The problem -> Lay out the material from the line holding "2025 Land Rover Range Rover P530 SE 7 Seat" through the line holding "Dr. Tóth Lászlóné", inclusive, as a Markdown table with the columns Row and Text, numbering each line and skipping blank lines.

Data for this task ->
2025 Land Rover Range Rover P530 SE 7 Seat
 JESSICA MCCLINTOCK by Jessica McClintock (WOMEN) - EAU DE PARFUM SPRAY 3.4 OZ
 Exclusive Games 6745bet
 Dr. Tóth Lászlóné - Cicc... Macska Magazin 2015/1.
* * *
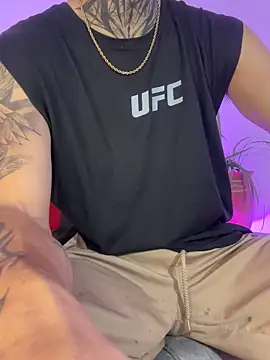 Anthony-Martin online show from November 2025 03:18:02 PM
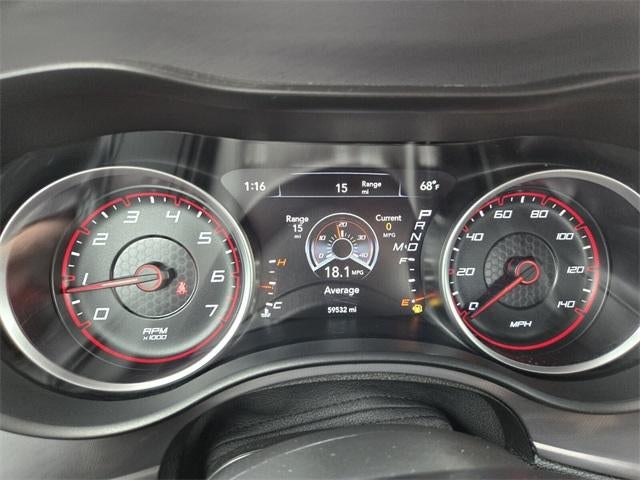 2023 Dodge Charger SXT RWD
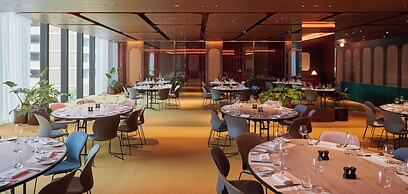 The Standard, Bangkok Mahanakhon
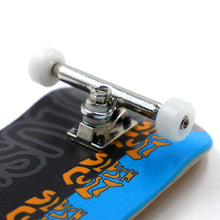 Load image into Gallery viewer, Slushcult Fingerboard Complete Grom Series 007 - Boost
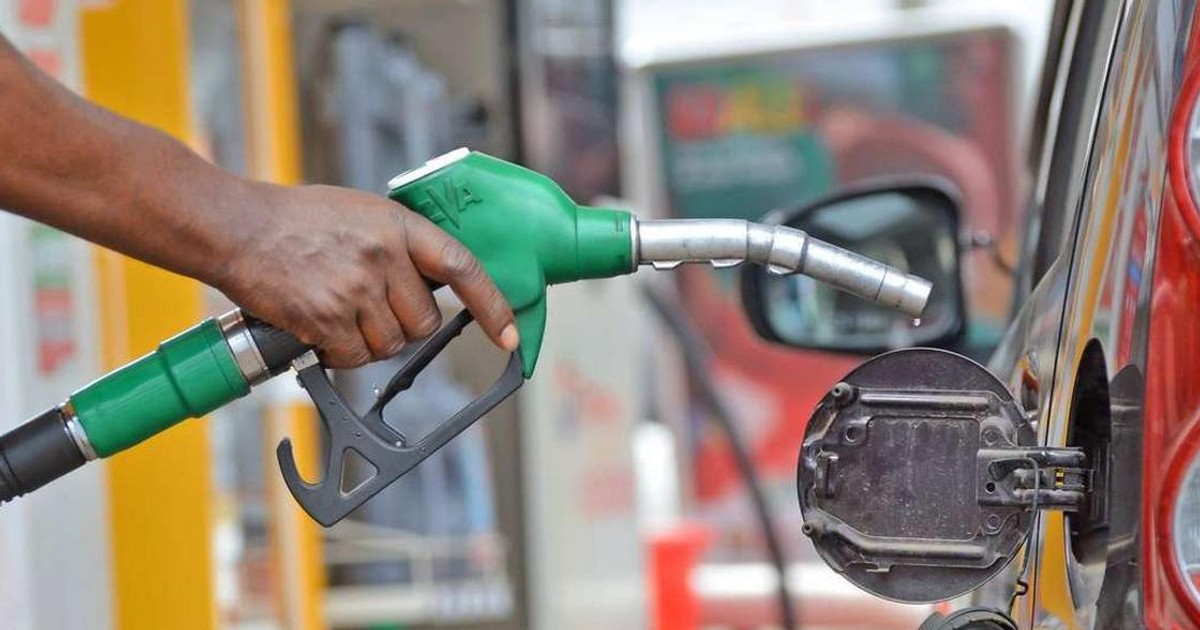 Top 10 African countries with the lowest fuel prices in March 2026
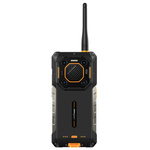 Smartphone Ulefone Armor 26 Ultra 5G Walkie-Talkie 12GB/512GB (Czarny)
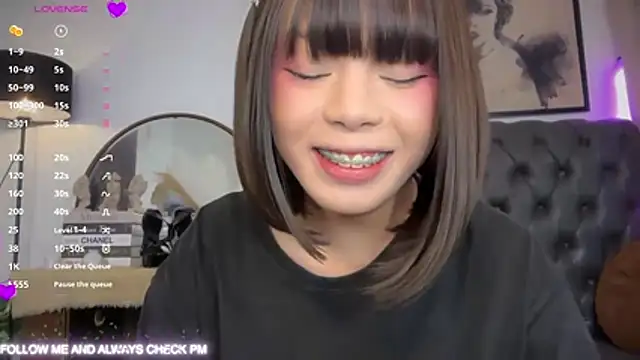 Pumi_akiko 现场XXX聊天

Result of this task ->
| Row | Text |
|---|---|
| 1 | 2025 Land Rover Range Rover P530 SE 7 Seat |
| 2 |  JESSICA MCCLINTOCK by Jessica McClintock (WOMEN) - EAU DE PARFUM SPRAY 3.4 OZ |
| 3 |  Exclusive Games 6745bet |
| 4 |  Dr. Tóth Lászlóné - Cicc... Macska Magazin 2015/1. |